CIA Director Graham first appeared in "Chuck Versus the Intersect" alongside the National Intelligence Director, when Casey was dispatched to Burbank to follow up on Bryce's theft of the Intersect. Sarah was already in the city and made the first contact with Chuck, quickly identifying him as a non-threat. After Sarah's failed attempt to recover Chuck's computer, he warned her that Casey was being sent in and he recommended she pull out. When she objected and insisted on "fixing" the situation herself he relented, and ordered her to kill Chuck if he attempted to run.

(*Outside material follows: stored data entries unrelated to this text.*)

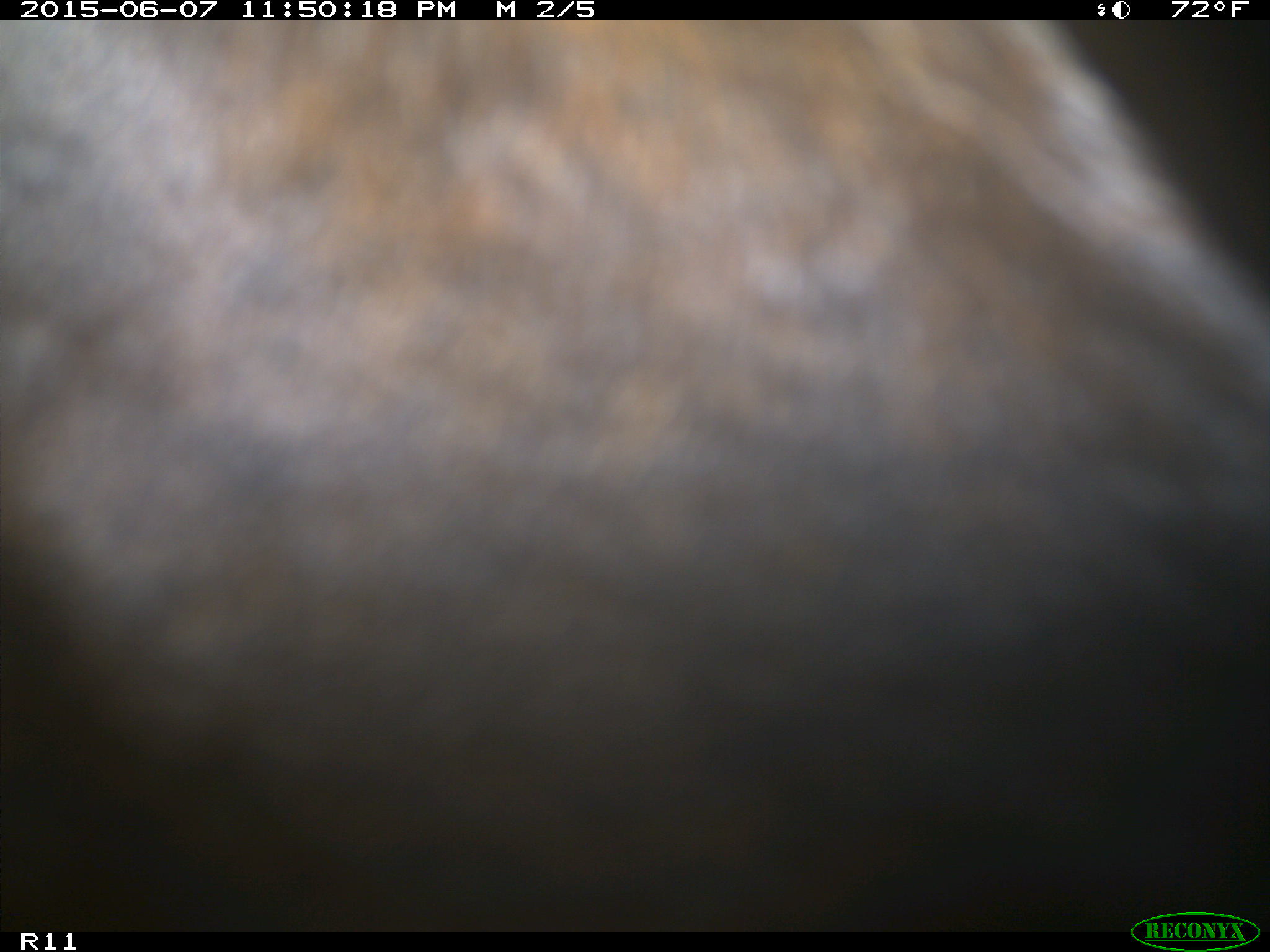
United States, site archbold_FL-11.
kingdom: Animalia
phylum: Chordata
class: Mammalia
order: Artiodactyla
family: Bovidae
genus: Bos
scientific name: Bos taurus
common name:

Graham served as the CIA liaison to General Beckman and the US Department of Defense, and in several episodes assisted her in briefing the team on their upcoming missions and providing additional intelligence. However this was primarily handled by Beckman, and Graham only appeared sporadically in the first season. Prior to "Chuck Versus the First Date", all mention of Casey's orders to terminate Chuck once the second Intersect was brought on line was made by Beckman. It wasn't until that episode where it was revealed that Graham was fully aware of the termination order, and was unsympathetic to Casey's objections that Chuck's skills made him a promising analyst. Graham also confirmed the order to have Chuck brought into protective custody when a Fulcrum agent infiltrated the Buy More.

Graham's final appearance as a recurring character was in "Chuck Versus the First Date". He was in the process of activating the rebuilt Intersect and exposing several field agents to the data when it exploded due to Fulcrum sabotage. The computer and facilities were destroyed and Graham was killed. Shortly before this event he and Beckman activated Casey's termination orders, however once Casey overheard Sarah informing Chuck of Graham's death the order was rescinded.

Actor Tony Todd has reprised his role twice more in the series, appearing in a flashback at the end of "Chuck Versus the Cougars", where it is revealed that Graham mentored Sarah Walker after arresting her father to protect him from a scam gone wrong. He again appears during another flashback involving a mission with Sarah's handler in "Chuck Versus the Baby", the final mission before the Bartowski assignment.

Graham is only sporadically mentioned after "Chuck Versus the Cougars", however in "Chuck Versus the Other Guy" Beckman tells the team that Graham took the name of whoever ordered Sarah's red test—a first kill order to test whether an agent can indeed kill when ordered to do so—with him to the grave. The Director later revealed that Graham himself arranged the hit on Eve Shaw after the CIA uncovered evidence that she had been turned by the Ring. This information had been withheld from Daniel Shaw, and contributed to his decision to join the Ring.

==Personality==

Few details on Graham's personal life have been revealed. Like Beckman, Graham is portrayed as a stern, no-nonsense individual. He mentored Sarah in the CIA, and placed a significant amount of trust in her by allowing her to proceed with her operation to find the Intersect despite Casey being sent in by the NSA to clean things up. Like Beckman, Graham has displayed little regard for Chuck's family and personal life, and generally overrules Sarah's objections to orders that put Chuck in danger or interfere with his personal life.

==Development==
Because of Friedericy's height compared to Tony Todd (5'3" vs. 6'5") Beckman is almost always seated, with Graham leaning over her desk to fit them in the frame. Beckman's diminutive stature was later mentioned in the show by Chuck in "Chuck Versus the Predator".